Bake Challah with Rabbi Ilana!

by GatherDC Staff / March 27, 2020

Rabbi Ilana is so excited to share her famous challah recipe with you (adapted from Modern Jewish Baker). Follow along, and then be sure to tag GatherDC in your final product on Facebook or Instagram. Happy baking and Shabbat Shalom!

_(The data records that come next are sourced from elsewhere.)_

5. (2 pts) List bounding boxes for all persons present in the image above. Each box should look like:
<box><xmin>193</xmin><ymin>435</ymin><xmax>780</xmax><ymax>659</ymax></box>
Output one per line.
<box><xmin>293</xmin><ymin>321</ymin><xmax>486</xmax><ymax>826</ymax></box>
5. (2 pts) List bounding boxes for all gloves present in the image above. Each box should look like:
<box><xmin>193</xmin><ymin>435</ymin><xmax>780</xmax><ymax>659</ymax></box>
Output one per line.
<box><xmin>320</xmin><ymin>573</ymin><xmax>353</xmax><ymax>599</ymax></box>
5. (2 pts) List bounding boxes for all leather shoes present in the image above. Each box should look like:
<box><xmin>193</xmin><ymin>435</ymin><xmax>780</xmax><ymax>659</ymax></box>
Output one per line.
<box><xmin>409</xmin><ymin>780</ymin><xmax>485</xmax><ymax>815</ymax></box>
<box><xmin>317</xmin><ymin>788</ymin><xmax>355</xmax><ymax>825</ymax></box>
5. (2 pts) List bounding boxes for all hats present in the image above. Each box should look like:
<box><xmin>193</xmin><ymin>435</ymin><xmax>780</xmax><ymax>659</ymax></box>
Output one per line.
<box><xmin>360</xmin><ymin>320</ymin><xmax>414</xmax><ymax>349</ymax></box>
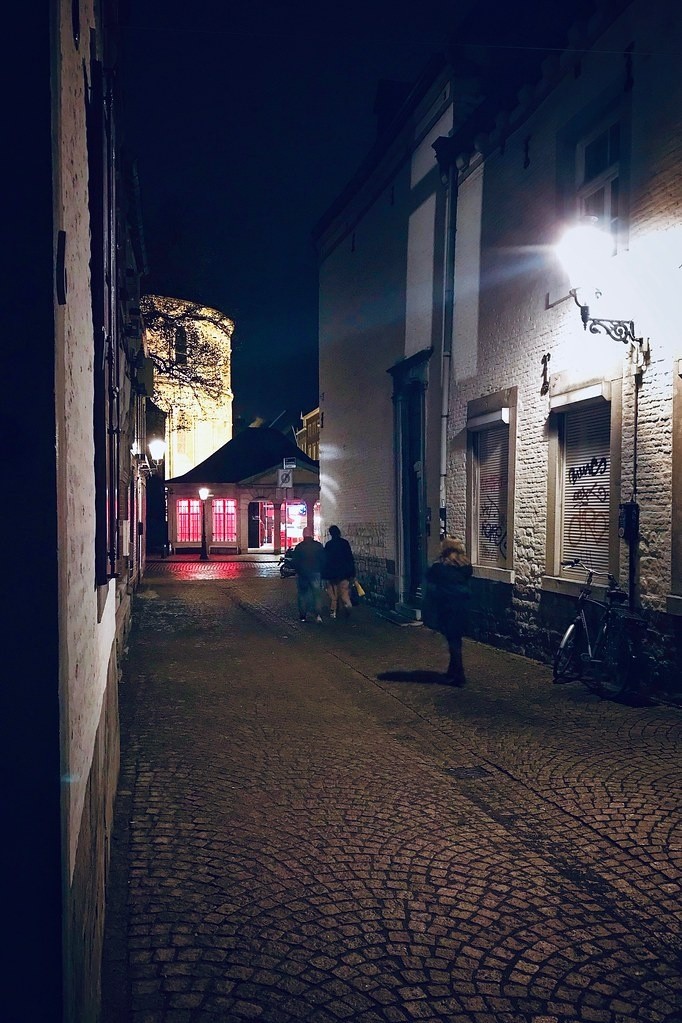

  • 1 1/2 tablespoons dry active yeast
  • 1/2 cup + 2 tablespoons + 1/2 teaspoon sugar
  • 1 1/4 cup lukewarm water 4 1/2-5 cups of unbleached bread flour
  • 1/2 tablespoon fine sea salt
  • 1/4 cup vegetable oil
  • 2 large eggs

For the topping:

  • 1-2 egg yolks
  • Any toppings you want like sesame seeds, everything toppings, salt


  • In a small bowl, place the yeast, 1/2 teaspoon of sugar and lukewarm water. Stir gently. Allow to sit for 5-10 minutes, until the mixture becomes foamy at the top.
  • In a large bowl, mix together 1 1/2 cups of flour, the salt, and 1/2 cup of sugar (plus two tablespoons of sugar if you want a sweeter challah). Add the yeast mixture and oil to flour. Mix thoroughly. Add another cup of flour and eggs and mix until smooth.
  • Add another 1 1/2-2 cups of flour and mix. Either remove the dough from the bowl and knead on a clean, floured surface of knead in the bowl itself. Add flour as needed, 5 minutes.
  • Place the dough in a greased bowl and cover with a bowl. Place in a warm spot, like over a warm oven and allow to rise for 3 hours. You can also cover the bowl with plastic wrap or tin foil and allow to rise overnight in the fridge.
  • Divide the dough in two and make two challahs (or rolls). Once you braid, place challahs on baking sheets lined with parchment paper or a silicone mat.
  • Preheat oven to 375 degrees and allow challahs to rise for another hour on top of the oven.
  • Once the dough has doubled in size, beat an egg yolk and brush over challahs. Add toppings. Place baking sheets in the oven and bake for 24-26 minutes, or until golden brown.